Bölüm 10

920 40 2
                                    

Arabanın önünde oturmuşlar ve kollarını göğüslerinde birleştirmişlerdi. İkisi de birbirinden habersiz düşüncelere dalmışlardı. Toprak Yaprak için endişeliydi.

Yıllar öncesine gitti istemeden. Lise yıllarında kalbine düşmüştü Yaprak. Onsuz bir yaşamı hayal edemezdi. Biliyordu imkânsız olduğunu. Sütkardeşti onlar. Evlenmeleri dinen yasaktı. Ama gönül ferman dinlemedi ve kalbine düşürdü bu aşkı. Yaprak ona hiçbir zaman o gözle bakmadı. Biliyordu, Yaprak onu kardeşi gibi seviyordu. Toprak umutsuzca bu sevgiye tutundu yıllarca. Onun için endişelendi, korktu, her şeyden ve herkesten korudu onu. En önce kendinden korudu onu. Asla bu duygularından bahsetmedi. İçinde yaşadı tüm duygularını. Anlatsaydı yanında kalmazdı. Uzaklaşırdı ondan. Onun kardeş sevgisinin kırıntıları ile idare etti.
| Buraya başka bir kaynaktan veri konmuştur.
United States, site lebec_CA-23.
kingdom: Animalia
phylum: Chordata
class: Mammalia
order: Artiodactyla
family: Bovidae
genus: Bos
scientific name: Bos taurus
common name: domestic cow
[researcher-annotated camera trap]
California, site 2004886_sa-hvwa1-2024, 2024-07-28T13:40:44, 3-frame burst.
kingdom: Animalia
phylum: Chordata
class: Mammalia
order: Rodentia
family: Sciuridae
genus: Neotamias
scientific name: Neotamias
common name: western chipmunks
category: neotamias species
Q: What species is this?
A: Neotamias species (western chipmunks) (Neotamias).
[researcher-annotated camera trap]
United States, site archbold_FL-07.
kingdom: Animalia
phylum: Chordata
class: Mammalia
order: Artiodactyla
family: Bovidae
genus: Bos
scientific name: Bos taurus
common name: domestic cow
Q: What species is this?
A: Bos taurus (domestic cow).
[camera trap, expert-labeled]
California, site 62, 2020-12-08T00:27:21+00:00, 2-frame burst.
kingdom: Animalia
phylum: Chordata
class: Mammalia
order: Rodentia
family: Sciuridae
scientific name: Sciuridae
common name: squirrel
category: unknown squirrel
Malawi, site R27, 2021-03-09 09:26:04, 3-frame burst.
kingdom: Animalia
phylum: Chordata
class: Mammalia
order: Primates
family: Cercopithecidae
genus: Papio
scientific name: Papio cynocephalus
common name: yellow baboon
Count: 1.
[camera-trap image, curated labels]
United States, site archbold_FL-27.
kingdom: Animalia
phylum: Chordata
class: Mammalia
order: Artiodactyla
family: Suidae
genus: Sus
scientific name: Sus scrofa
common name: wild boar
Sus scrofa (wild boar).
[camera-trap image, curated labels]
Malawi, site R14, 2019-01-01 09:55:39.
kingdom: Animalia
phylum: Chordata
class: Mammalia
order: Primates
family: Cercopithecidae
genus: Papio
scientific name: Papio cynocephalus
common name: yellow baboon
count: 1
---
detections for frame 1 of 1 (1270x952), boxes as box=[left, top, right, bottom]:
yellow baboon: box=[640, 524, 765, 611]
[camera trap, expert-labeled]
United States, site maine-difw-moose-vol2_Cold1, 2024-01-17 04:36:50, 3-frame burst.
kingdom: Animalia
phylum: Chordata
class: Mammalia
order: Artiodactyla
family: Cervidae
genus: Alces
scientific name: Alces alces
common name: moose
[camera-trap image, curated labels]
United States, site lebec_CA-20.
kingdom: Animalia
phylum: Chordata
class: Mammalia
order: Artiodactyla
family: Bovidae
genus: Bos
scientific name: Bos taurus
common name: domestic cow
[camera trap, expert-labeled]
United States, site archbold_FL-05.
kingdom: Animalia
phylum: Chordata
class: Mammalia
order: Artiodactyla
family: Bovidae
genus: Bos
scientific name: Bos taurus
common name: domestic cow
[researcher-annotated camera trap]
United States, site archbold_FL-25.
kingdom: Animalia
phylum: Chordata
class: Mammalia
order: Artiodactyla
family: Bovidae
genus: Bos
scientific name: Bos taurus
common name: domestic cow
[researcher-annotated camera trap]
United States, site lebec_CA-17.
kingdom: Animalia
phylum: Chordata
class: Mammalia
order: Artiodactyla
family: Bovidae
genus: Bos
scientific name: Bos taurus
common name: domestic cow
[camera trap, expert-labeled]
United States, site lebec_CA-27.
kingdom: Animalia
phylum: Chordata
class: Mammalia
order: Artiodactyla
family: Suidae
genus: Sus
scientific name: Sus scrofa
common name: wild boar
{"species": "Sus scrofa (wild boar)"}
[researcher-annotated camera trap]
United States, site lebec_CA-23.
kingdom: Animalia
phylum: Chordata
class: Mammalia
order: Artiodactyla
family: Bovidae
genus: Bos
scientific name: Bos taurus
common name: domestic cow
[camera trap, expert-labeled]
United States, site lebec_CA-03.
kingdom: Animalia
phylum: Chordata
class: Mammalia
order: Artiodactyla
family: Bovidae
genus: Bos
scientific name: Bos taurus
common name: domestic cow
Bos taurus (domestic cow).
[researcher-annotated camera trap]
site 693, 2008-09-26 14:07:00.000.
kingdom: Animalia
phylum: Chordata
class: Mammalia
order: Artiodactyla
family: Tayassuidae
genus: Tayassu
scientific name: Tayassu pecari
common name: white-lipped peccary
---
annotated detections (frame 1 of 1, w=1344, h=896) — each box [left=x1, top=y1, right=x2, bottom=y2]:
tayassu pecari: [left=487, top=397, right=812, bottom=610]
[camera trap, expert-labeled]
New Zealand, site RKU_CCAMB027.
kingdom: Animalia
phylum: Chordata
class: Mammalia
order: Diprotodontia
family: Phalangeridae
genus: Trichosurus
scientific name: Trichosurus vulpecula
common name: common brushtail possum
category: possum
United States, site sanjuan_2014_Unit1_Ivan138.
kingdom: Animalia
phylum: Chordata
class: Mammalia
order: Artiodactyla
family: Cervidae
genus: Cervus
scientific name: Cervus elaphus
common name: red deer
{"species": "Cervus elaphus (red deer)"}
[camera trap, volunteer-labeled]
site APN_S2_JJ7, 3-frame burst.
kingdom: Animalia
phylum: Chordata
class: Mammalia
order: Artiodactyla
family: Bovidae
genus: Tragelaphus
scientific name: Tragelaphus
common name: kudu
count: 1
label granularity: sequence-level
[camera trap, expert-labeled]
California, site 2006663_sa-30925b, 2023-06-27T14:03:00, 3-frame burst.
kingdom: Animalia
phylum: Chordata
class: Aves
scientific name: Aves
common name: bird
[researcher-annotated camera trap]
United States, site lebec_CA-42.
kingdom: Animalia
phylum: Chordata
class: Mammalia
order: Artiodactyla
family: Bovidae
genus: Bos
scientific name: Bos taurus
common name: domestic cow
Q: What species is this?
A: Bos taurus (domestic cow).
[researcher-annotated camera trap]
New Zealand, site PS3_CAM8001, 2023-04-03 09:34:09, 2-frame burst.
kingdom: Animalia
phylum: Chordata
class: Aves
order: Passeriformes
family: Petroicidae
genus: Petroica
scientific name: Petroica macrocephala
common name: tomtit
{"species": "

Şimdi yıllardır sevdiği kadın başka bir adama tıpkı onun gibi umutsuzca âşık olmuştu. Ne kadar zor olduğunu, nasıl can acıttığını iyi biliyordu. Sevdiği kadının bu kadar acı çekmesi onu da derinden yaralıyordu. İstemiyordu onun üzülmesini. Sevda acısını çekmesini istemiyordu. Keşke elinde olsa onun tüm acılarını alabilse. Elinde olsa sırf yüzü gülsün diye, o adamla birlikte olmasını bile sağlayabilirdi. Kendisine ait olamayacak bir kadını mutlu olsun diye başka adamın kollarına gönderebilecek kadar çok seviyordu.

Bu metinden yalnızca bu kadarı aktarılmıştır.